Lumar's Advanced Settings allow you to customize the crawl to meet the exact parameters you need. In this article, we'll give you an overview of the settings available. In step 4 of the crawl setup process you'll see an 'Advanced Settings' button. Click this to open up the options available. As you enable different settings
Scope
Domain Scope
This setting allows you to set the primary domain, whether sub-domains and both HTTP and HTTPS will be crawled, and any secondary domains that will be crawled. These may have been set in steps 1 and 2 of the crawl setup, but can be changed here if needed.
URL Scope
Here, you can choose to include only specific URL paths or exclude specific URL paths.
It also allows you to create page groups.
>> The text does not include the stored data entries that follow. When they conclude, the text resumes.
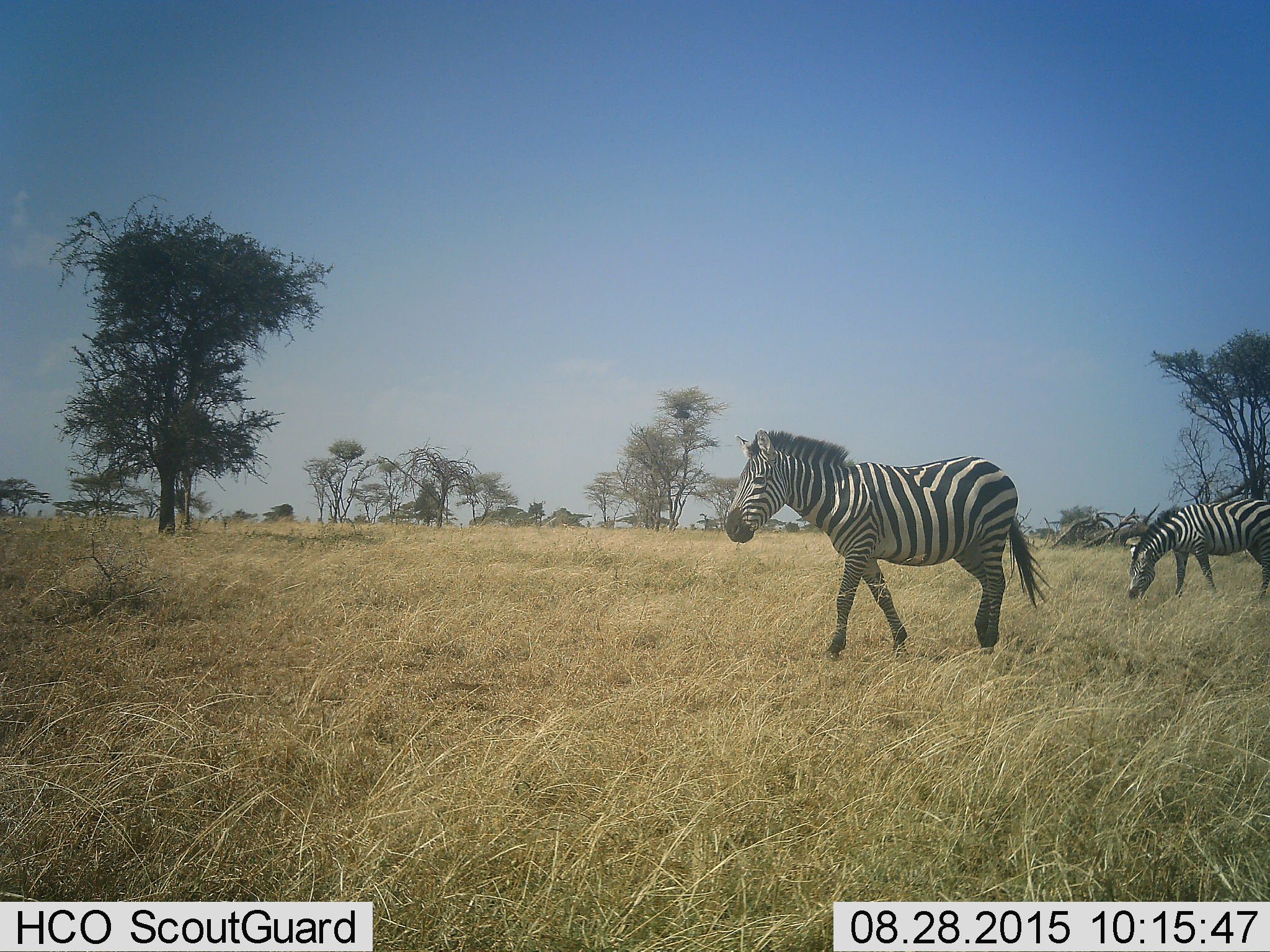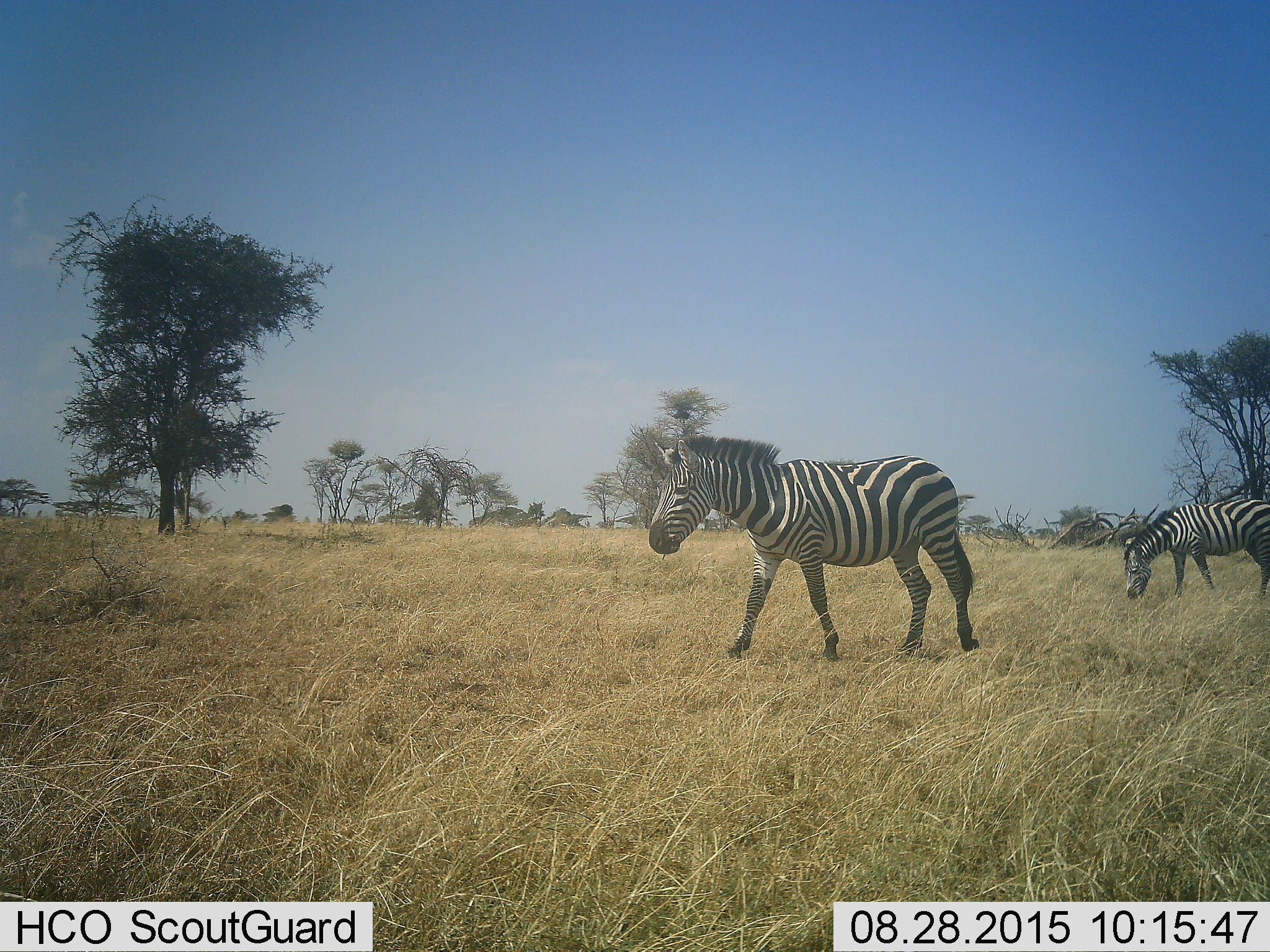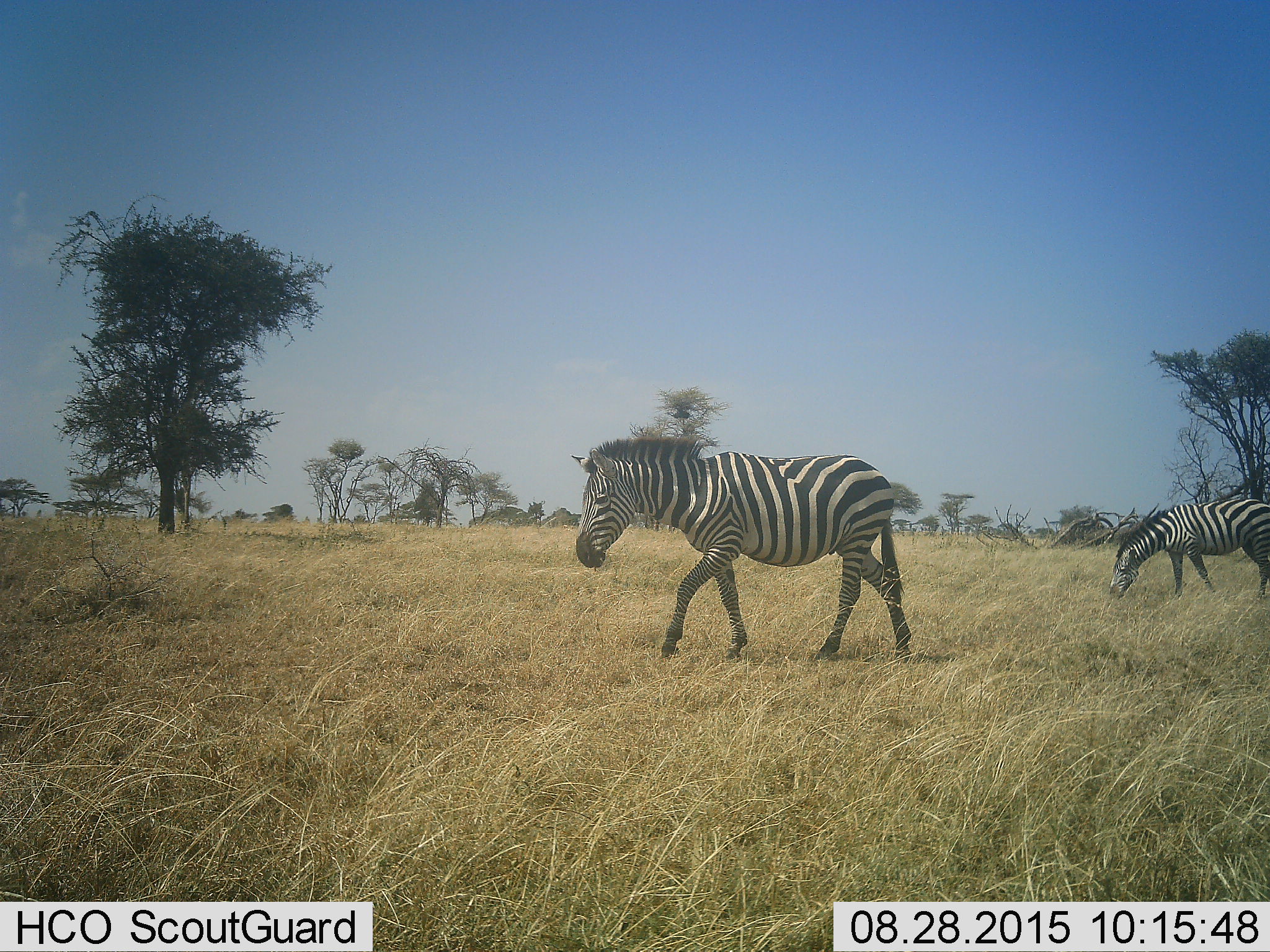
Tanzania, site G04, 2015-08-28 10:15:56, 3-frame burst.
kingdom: Animalia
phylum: Chordata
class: Mammalia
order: Perissodactyla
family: Equidae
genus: Equus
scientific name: Equus quagga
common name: plains zebra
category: zebra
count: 2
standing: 29%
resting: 0%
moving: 94%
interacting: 0%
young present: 0%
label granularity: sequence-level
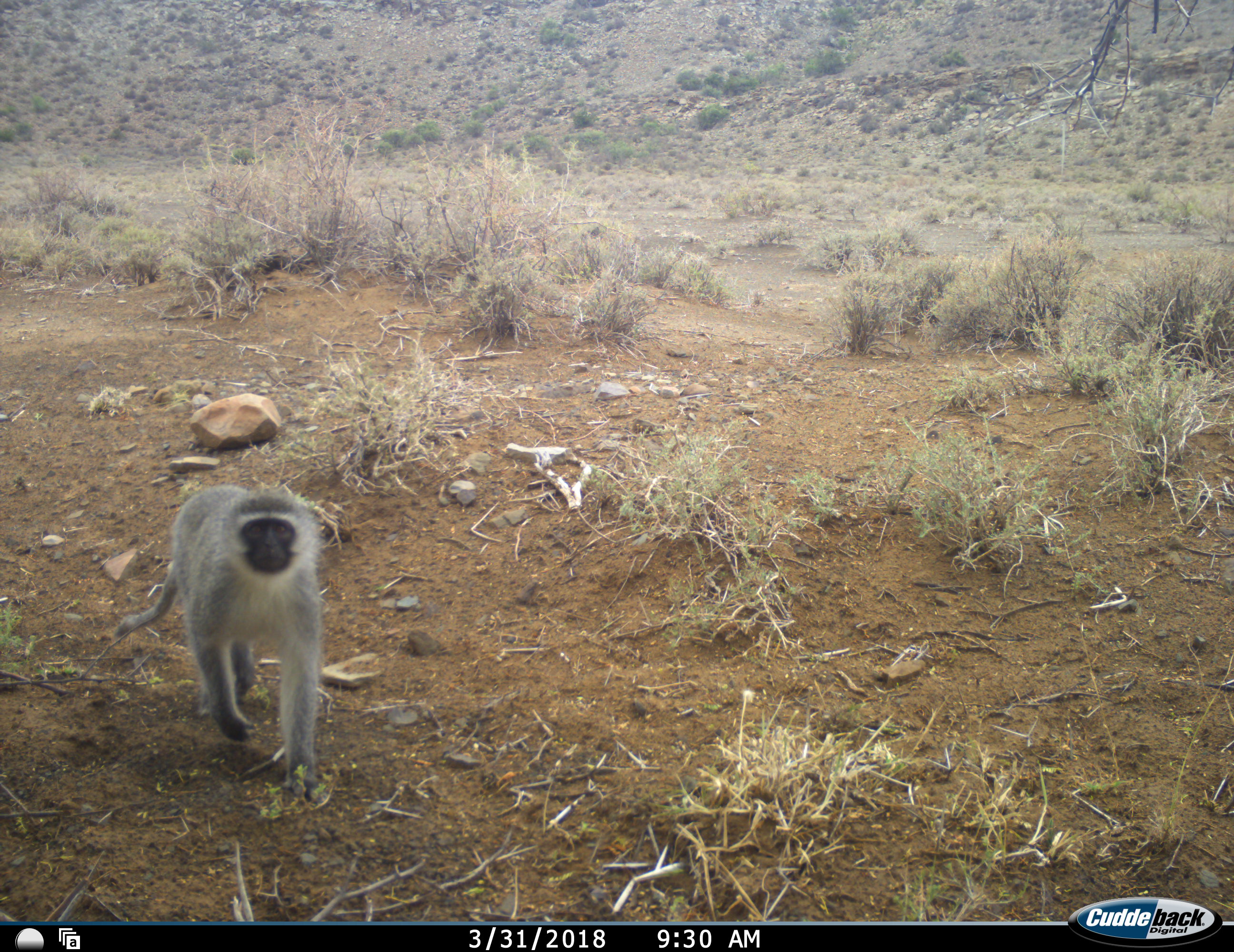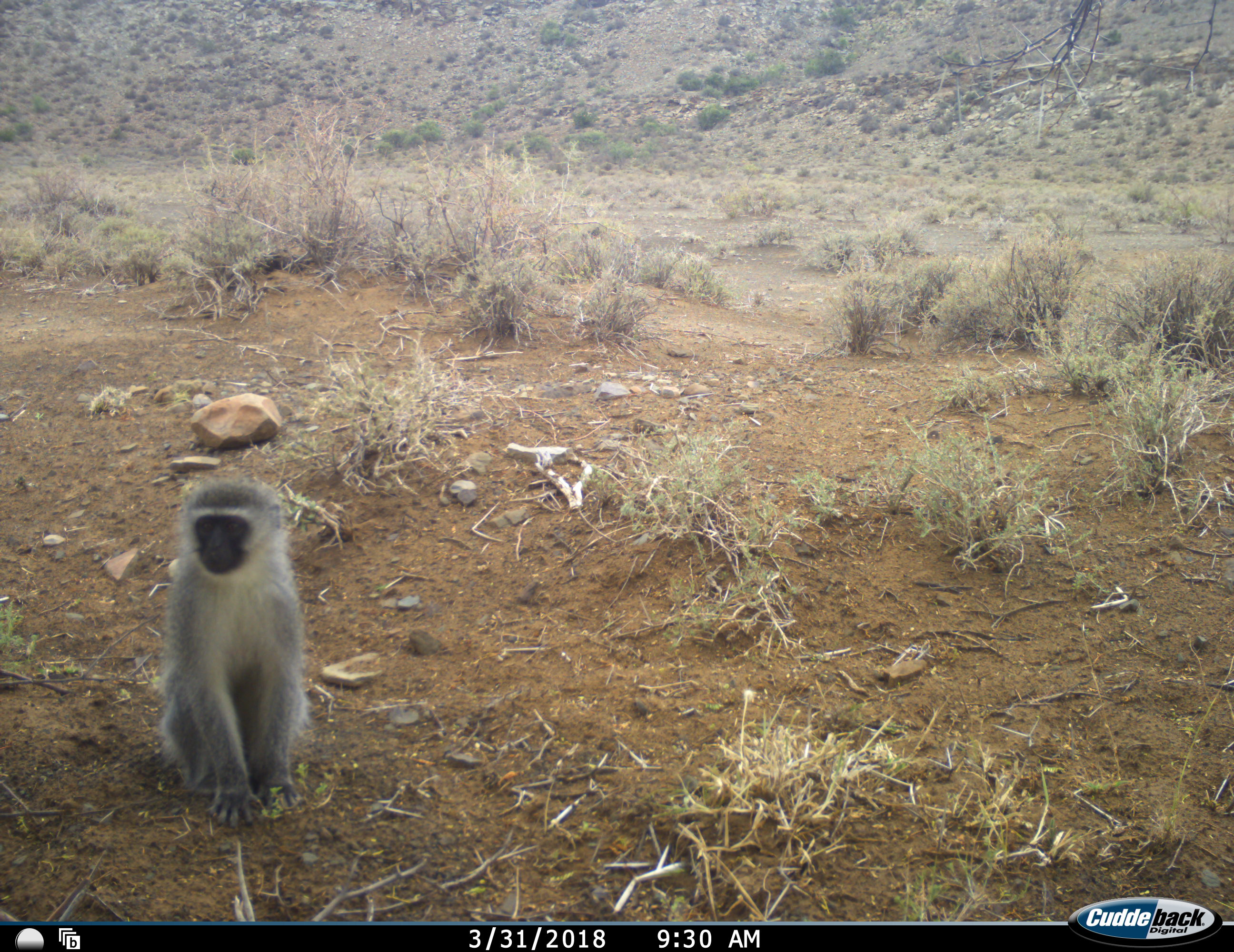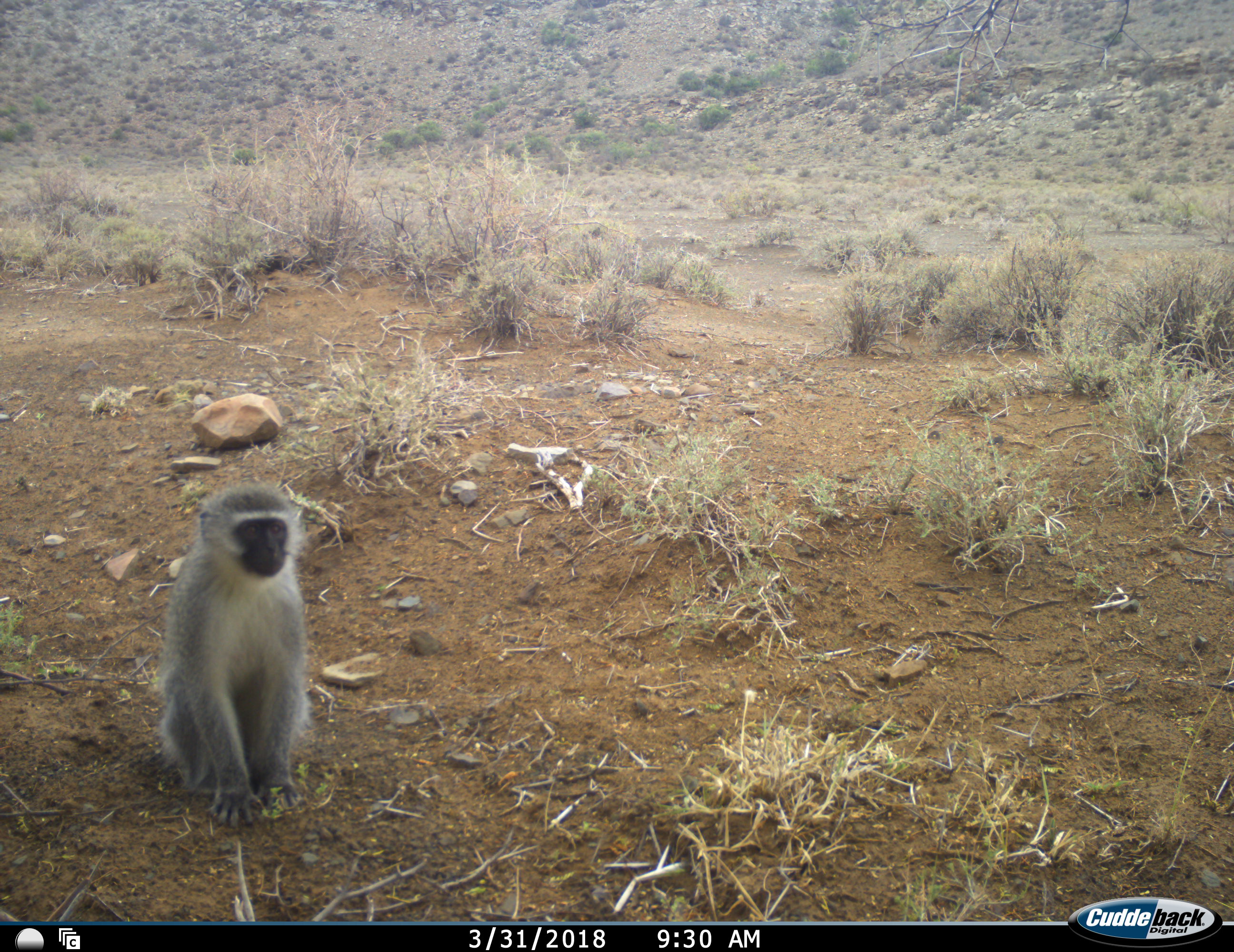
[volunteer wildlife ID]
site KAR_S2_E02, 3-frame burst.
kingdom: Animalia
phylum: Chordata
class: Mammalia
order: Primates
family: Cercopithecidae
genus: Chlorocebus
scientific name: Chlorocebus pygerythrus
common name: vervet monkey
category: monkeyvervet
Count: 1.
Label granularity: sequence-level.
Add a name and a regular expression in the 'Page URL Match' column, and select the percentage of URLs that you would like to crawl. URLs matching the designated path are counted. When the limits have been reached, all further matching URLs go into the 'Page Group Restrictions' report and are not crawled.
Resource Restrictions
Here you can define which types of URLs you want Lumar to crawl (e.g. non-HTML, internal and/or external CSS or JS resources, images, etc.). You can also set Lumar to ignore an invalid SSL certificate.
Link Restrictions
This setting allows you to define which links you want Lumar to crawl (e.g. follow anchor links, pagination links, etc.).
Redirect Settings
Here you can choose whether to follow internal or external redirects.
Link Validation
Here you can choose which links are crawled to see if they are responding correctly.
Spider Settings
Start URLs
By default, the crawl will start from your primary domain, but you can set it to start from a different point, or multiple points, here. This would have been set in Step 2 of the crawl setup process, but can be accessed and changed here.
JavaScript Rendering
Here you can enable or disable JavaScript rendering. You can also add any custom rejections, any additional custom JavaScript, and any external JavaScript resources.
Crawler IP Settings
Here you can select regional IPs if required. If your crawl is blocked, or you need to crawl behind a firewall (e.g. a staging environment), you will need to ask your web team to whitelist 52.5.118.182 and 52.86.188.211.
User Agent
This is where you can set the user agent for the crawl, and change the viewport dimensions if required. This would have been set in step 1, but you can change this here if needed.
Mobile Site
If your website has a separate mobile site, you can enter settings here to help Lumar use a mobile user-agent when crawling the mobile URLs.
Robots Overwrite
This allows you to identify additional URLs that can be excluded using a custom robots.txt file - allowing you to test the impact of pushing a new file to a live environment. You can also select to ignore robots.txt for navigation requests and/or for resources. As mentioned above, site speed crawls are set to ignore robots.txt by default. If required, you can change these settings here.
Stealth Mode Crawl
This allows you to run a crawl as if a set of real users were performing it. It runs at 1 URL every 3 seconds, and the user-agent and IP address is randomized for each request.
Custom Request Header
This is where you can add any custom request headers that will be sent with every request.
Cookies
This setting is mostly used for accessibility crawls, to ensure any cookie popup is cleared so the crawl can progress. This is not generally required for tech SEO or site speed crawls, but you can see how to configure cookie details here if you need to use it.
Extraction
Custom Extraction
Here you can use regular expressions to extract custom information from pages when they are crawled.
Test Settings
Test Site Domain
This setting allows you to enter your test environment domain to allow comparisons with your live site.
Custom DNS
This allows custom DNS entries to be configured if your website does not have public DNS records (e.g. a staging environment).
Authentication
If you need to include authentication credentials in all requests using basic authentication, you can enter the details here.
Remove URL Parameters
If you have excluded any parameters from search engine crawls with URL parameter tools like Google Search Console, enter these here.
URL Rewriting
Here you can add a regular expression to match a URL and add an output expression.
Report Setup
Save HTML & Screenshots
Lumar enables you to save the static and rendered HTML and screenshots during the crawl. Find out about more about storing HTML and screenshots.
API Callback
This is where you can specify a URL to be called once your crawl has been completed to trigger an external application.
Crawl Email Alerts
Set whether to receive email notifications on the progress of your crawl, and specify the email addresses that will receive notifications.
Report Settings
This last advanced setting allows you to change some of the specific parameters for Lumar reports.